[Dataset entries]
★ ★ ★ ★ ★

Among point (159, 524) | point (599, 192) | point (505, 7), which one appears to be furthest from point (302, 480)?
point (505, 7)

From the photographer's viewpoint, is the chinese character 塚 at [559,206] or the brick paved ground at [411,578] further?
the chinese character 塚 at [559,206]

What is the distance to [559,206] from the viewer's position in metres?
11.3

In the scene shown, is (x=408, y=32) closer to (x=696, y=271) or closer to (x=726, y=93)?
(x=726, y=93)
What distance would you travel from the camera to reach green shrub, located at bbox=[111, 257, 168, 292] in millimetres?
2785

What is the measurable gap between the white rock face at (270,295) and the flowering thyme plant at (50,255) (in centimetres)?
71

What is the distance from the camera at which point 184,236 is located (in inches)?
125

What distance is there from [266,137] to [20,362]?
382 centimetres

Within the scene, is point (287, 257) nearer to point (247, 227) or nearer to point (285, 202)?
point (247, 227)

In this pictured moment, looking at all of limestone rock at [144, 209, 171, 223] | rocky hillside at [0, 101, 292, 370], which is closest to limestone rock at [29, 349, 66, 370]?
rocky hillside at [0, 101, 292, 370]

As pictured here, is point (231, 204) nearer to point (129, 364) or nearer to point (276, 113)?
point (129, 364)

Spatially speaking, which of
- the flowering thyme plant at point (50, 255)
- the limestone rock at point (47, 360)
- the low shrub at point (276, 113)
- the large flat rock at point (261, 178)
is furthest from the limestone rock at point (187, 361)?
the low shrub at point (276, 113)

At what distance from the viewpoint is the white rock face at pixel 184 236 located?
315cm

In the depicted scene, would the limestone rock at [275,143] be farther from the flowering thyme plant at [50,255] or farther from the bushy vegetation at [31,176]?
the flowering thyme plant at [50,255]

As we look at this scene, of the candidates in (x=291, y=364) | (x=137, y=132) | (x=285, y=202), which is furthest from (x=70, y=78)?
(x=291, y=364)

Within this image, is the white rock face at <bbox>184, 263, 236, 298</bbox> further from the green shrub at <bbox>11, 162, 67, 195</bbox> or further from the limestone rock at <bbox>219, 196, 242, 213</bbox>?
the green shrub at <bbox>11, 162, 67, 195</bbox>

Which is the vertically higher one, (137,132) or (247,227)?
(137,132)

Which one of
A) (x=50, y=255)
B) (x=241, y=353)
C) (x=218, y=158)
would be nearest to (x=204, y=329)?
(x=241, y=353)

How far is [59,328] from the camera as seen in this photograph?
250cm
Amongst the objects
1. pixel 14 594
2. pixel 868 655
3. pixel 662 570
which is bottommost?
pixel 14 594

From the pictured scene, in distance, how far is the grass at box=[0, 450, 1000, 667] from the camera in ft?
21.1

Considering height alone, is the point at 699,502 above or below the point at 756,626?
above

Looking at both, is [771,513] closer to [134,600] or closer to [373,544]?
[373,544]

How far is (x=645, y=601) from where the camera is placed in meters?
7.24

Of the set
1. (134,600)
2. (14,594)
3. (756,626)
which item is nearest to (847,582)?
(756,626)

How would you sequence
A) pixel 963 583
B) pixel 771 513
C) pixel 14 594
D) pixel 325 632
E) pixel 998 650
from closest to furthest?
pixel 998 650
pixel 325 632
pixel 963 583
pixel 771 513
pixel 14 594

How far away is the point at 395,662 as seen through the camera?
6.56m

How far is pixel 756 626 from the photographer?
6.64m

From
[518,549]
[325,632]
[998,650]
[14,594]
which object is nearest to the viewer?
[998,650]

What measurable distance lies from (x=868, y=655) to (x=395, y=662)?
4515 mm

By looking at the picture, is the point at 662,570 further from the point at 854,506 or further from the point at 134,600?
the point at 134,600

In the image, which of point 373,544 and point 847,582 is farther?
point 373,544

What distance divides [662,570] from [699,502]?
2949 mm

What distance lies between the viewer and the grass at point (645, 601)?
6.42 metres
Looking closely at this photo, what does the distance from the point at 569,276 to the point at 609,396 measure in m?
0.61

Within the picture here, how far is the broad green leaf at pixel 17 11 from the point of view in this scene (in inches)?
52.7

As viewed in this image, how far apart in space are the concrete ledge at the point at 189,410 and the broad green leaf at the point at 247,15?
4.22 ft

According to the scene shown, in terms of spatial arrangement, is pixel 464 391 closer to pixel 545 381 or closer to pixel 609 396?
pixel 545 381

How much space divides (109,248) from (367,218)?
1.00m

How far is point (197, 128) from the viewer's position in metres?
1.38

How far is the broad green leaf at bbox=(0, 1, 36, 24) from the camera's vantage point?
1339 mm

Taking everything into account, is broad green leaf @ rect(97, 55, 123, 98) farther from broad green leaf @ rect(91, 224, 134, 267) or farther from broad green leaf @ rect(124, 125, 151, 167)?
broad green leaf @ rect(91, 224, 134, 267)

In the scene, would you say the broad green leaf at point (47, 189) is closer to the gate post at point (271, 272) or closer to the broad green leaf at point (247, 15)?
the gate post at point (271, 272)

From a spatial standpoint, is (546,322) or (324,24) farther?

★ ★ ★ ★ ★

YOUR INSTRUCTIONS - Turn all the lines of the records above into a numbered list, dropping any blank lines.

CORRECT ANSWER -
1. Among point (159, 524) | point (599, 192) | point (505, 7), which one appears to be furthest from point (302, 480)?
2. point (505, 7)
3. From the photographer's viewpoint, is the chinese character 塚 at [559,206] or the brick paved ground at [411,578] further?
4. the chinese character 塚 at [559,206]
5. What is the distance to [559,206] from the viewer's position in metres?
6. 11.3
7. In the scene shown, is (x=408, y=32) closer to (x=696, y=271) or closer to (x=726, y=93)?
8. (x=726, y=93)
9. What distance would you travel from the camera to reach green shrub, located at bbox=[111, 257, 168, 292] in millimetres?
10. 2785
11. What is the measurable gap between the white rock face at (270,295) and the flowering thyme plant at (50,255) (in centimetres)?
12. 71
13. What is the distance from the camera at which point 184,236 is located (in inches)?
14. 125
15. What distance is there from [266,137] to [20,362]?
16. 382 centimetres
17. Within the scene, is point (287, 257) nearer to point (247, 227) or nearer to point (285, 202)?
18. point (247, 227)
19. In this pictured moment, looking at all of limestone rock at [144, 209, 171, 223] | rocky hillside at [0, 101, 292, 370], which is closest to limestone rock at [29, 349, 66, 370]?
20. rocky hillside at [0, 101, 292, 370]
21. As pictured here, is point (231, 204) nearer to point (129, 364) or nearer to point (276, 113)?
22. point (129, 364)
23. Spatially speaking, which of
24. - the flowering thyme plant at point (50, 255)
25. - the limestone rock at point (47, 360)
26. - the low shrub at point (276, 113)
27. - the large flat rock at point (261, 178)
28. is furthest from the limestone rock at point (187, 361)?
29. the low shrub at point (276, 113)
30. At what distance from the viewpoint is the white rock face at pixel 184 236 located?
31. 315cm
32. In the depicted scene, would the limestone rock at [275,143] be farther from the flowering thyme plant at [50,255] or farther from the bushy vegetation at [31,176]?
33. the flowering thyme plant at [50,255]
34. As we look at this scene, of the candidates in (x=291, y=364) | (x=137, y=132) | (x=285, y=202), which is furthest from (x=70, y=78)?
35. (x=291, y=364)
36. Within this image, is the white rock face at <bbox>184, 263, 236, 298</bbox> further from the green shrub at <bbox>11, 162, 67, 195</bbox> or further from the limestone rock at <bbox>219, 196, 242, 213</bbox>?
37. the green shrub at <bbox>11, 162, 67, 195</bbox>
38. Which is the vertically higher one, (137,132) or (247,227)?
39. (137,132)
40. Which one of
41. A) (x=50, y=255)
42. B) (x=241, y=353)
43. C) (x=218, y=158)
44. would be nearest to (x=204, y=329)?
45. (x=241, y=353)
46. How far is [59,328] from the camera as seen in this photograph?
47. 250cm
48. Amongst the objects
49. 1. pixel 14 594
50. 2. pixel 868 655
51. 3. pixel 662 570
52. which is bottommost?
53. pixel 14 594
54. From the pictured scene, in distance, how far is the grass at box=[0, 450, 1000, 667] from the camera in ft?
55. 21.1
56. Considering height alone, is the point at 699,502 above or below the point at 756,626?
57. above
58. Looking at both, is [771,513] closer to [134,600] or closer to [373,544]?
59. [373,544]
60. How far is (x=645, y=601) from where the camera is placed in meters?
61. 7.24
62. Of the set
63. 1. (134,600)
64. 2. (14,594)
65. 3. (756,626)
66. which item is nearest to (847,582)?
67. (756,626)
68. How would you sequence
69. A) pixel 963 583
70. B) pixel 771 513
71. C) pixel 14 594
72. D) pixel 325 632
73. E) pixel 998 650
74. from closest to furthest?
75. pixel 998 650
76. pixel 325 632
77. pixel 963 583
78. pixel 771 513
79. pixel 14 594
80. How far away is the point at 395,662 as seen through the camera?
81. 6.56m
82. How far is pixel 756 626 from the photographer?
83. 6.64m
84. From
85. [518,549]
86. [325,632]
87. [998,650]
88. [14,594]
89. which object is nearest to the viewer?
90. [998,650]
91. What measurable distance lies from (x=868, y=655) to (x=395, y=662)?
92. 4515 mm
93. By looking at the picture, is the point at 662,570 further from the point at 854,506 or further from the point at 134,600?
94. the point at 134,600
95. In the image, which of point 373,544 and point 847,582 is farther?
96. point 373,544
97. What distance divides [662,570] from [699,502]?
98. 2949 mm
99. What distance lies between the viewer and the grass at point (645, 601)?
100. 6.42 metres
101. Looking closely at this photo, what does the distance from the point at 569,276 to the point at 609,396 measure in m?
102. 0.61
103. Within the picture here, how far is the broad green leaf at pixel 17 11 from the point of view in this scene (in inches)?
104. 52.7
105. As viewed in this image, how far apart in space are the concrete ledge at the point at 189,410 and the broad green leaf at the point at 247,15?
106. 4.22 ft
107. According to the scene shown, in terms of spatial arrangement, is pixel 464 391 closer to pixel 545 381 or closer to pixel 609 396?
108. pixel 545 381
109. How much space divides (109,248) from (367,218)?
110. 1.00m
111. How far is point (197, 128) from the viewer's position in metres?
112. 1.38
113. How far is the broad green leaf at bbox=(0, 1, 36, 24) from the camera's vantage point?
114. 1339 mm
115. Taking everything into account, is broad green leaf @ rect(97, 55, 123, 98) farther from broad green leaf @ rect(91, 224, 134, 267) or farther from broad green leaf @ rect(124, 125, 151, 167)?
116. broad green leaf @ rect(91, 224, 134, 267)
117. In the scene, would you say the broad green leaf at point (47, 189) is closer to the gate post at point (271, 272) or closer to the broad green leaf at point (247, 15)?
118. the gate post at point (271, 272)
119. From a spatial standpoint, is (546,322) or (324,24) farther?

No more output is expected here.